Stored items
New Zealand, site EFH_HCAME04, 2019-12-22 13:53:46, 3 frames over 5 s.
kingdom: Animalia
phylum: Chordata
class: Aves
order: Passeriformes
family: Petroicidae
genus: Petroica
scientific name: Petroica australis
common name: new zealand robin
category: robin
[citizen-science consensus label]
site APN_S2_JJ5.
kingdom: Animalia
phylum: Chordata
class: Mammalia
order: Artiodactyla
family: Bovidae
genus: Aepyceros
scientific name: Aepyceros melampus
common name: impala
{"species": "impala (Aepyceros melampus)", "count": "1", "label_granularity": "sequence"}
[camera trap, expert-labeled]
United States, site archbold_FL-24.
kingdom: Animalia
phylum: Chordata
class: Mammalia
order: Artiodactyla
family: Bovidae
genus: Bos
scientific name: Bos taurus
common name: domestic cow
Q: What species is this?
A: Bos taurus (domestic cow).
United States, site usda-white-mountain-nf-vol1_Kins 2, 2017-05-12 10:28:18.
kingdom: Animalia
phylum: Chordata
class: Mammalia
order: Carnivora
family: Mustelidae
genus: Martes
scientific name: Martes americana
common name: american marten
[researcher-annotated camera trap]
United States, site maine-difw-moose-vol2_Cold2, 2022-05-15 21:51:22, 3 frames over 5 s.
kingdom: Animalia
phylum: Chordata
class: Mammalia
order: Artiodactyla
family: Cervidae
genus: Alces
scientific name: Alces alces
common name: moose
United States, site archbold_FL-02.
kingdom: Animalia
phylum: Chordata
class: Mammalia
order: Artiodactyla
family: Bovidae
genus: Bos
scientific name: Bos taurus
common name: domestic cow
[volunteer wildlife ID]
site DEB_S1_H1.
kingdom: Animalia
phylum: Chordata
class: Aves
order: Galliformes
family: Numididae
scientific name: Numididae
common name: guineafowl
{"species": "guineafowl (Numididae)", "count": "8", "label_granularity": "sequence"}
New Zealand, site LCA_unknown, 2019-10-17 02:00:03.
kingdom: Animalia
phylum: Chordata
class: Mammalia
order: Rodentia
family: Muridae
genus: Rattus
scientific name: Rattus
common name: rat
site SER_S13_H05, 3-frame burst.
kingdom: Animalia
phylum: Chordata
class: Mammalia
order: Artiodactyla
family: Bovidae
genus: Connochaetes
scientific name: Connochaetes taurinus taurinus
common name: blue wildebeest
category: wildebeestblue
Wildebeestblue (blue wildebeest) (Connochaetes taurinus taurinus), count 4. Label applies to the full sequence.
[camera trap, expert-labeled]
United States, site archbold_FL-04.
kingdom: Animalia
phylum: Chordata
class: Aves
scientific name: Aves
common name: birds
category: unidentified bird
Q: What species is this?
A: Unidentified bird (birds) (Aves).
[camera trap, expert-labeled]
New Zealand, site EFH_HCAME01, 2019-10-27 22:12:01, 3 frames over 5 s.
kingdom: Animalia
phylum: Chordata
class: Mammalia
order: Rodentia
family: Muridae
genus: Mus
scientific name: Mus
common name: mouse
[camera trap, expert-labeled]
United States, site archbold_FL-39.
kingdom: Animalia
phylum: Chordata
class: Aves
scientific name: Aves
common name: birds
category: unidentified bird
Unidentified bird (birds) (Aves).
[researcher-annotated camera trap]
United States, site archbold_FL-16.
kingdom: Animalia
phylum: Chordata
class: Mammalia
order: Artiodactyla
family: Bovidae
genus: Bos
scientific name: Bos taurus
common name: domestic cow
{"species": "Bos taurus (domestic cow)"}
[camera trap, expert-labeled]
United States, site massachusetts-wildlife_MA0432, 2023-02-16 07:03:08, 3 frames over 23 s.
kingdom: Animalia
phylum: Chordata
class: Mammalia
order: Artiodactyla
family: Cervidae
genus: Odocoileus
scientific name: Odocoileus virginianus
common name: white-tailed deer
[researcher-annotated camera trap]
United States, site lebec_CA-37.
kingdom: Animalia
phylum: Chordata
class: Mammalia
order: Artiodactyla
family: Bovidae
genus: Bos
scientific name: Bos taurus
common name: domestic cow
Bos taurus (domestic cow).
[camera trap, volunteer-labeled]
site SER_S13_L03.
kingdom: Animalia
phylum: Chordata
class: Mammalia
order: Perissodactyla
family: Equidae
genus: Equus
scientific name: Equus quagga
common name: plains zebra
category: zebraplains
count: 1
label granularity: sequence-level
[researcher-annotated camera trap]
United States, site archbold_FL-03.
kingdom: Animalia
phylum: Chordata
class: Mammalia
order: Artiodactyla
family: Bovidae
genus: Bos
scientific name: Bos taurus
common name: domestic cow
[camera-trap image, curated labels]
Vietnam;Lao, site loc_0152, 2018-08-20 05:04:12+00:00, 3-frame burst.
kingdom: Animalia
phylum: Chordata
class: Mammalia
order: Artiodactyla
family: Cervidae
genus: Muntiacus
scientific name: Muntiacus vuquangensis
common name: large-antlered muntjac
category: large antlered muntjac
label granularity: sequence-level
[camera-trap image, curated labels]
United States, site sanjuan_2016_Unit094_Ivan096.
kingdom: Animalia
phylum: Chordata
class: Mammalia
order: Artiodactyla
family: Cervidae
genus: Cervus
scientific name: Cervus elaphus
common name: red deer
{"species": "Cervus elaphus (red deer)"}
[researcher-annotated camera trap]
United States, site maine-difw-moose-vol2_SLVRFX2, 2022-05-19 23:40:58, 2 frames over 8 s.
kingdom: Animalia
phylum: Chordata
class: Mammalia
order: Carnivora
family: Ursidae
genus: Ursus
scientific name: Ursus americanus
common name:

#### PROBLEM DESCRIPTION:
The answer is the line with "order: Perissodactyla" plus every line after it to the last line of the entries above, copied exactly and with no other lines.

#### TASK ANSWER:
order: Perissodactyla
family: Equidae
genus: Equus
scientific name: Equus quagga
common name: plains zebra
category: zebraplains
count: 1
label granularity: sequence-level
[researcher-annotated camera trap]
United States, site archbold_FL-03.
kingdom: Animalia
phylum: Chordata
class: Mammalia
order: Artiodactyla
family: Bovidae
genus: Bos
scientific name: Bos taurus
common name: domestic cow
[camera-trap image, curated labels]
Vietnam;Lao, site loc_0152, 2018-08-20 05:04:12+00:00, 3-frame burst.
kingdom: Animalia
phylum: Chordata
class: Mammalia
order: Artiodactyla
family: Cervidae
genus: Muntiacus
scientific name: Muntiacus vuquangensis
common name: large-antlered muntjac
category: large antlered muntjac
label granularity: sequence-level
[camera-trap image, curated labels]
United States, site sanjuan_2016_Unit094_Ivan096.
kingdom: Animalia
phylum: Chordata
class: Mammalia
order: Artiodactyla
family: Cervidae
genus: Cervus
scientific name: Cervus elaphus
common name: red deer
{"species": "Cervus elaphus (red deer)"}
[researcher-annotated camera trap]
United States, site maine-difw-moose-vol2_SLVRFX2, 2022-05-19 23:40:58, 2 frames over 8 s.
kingdom: Animalia
phylum: Chordata
class: Mammalia
order: Carnivora
family: Ursidae
genus: Ursus
scientific name: Ursus americanus
common name:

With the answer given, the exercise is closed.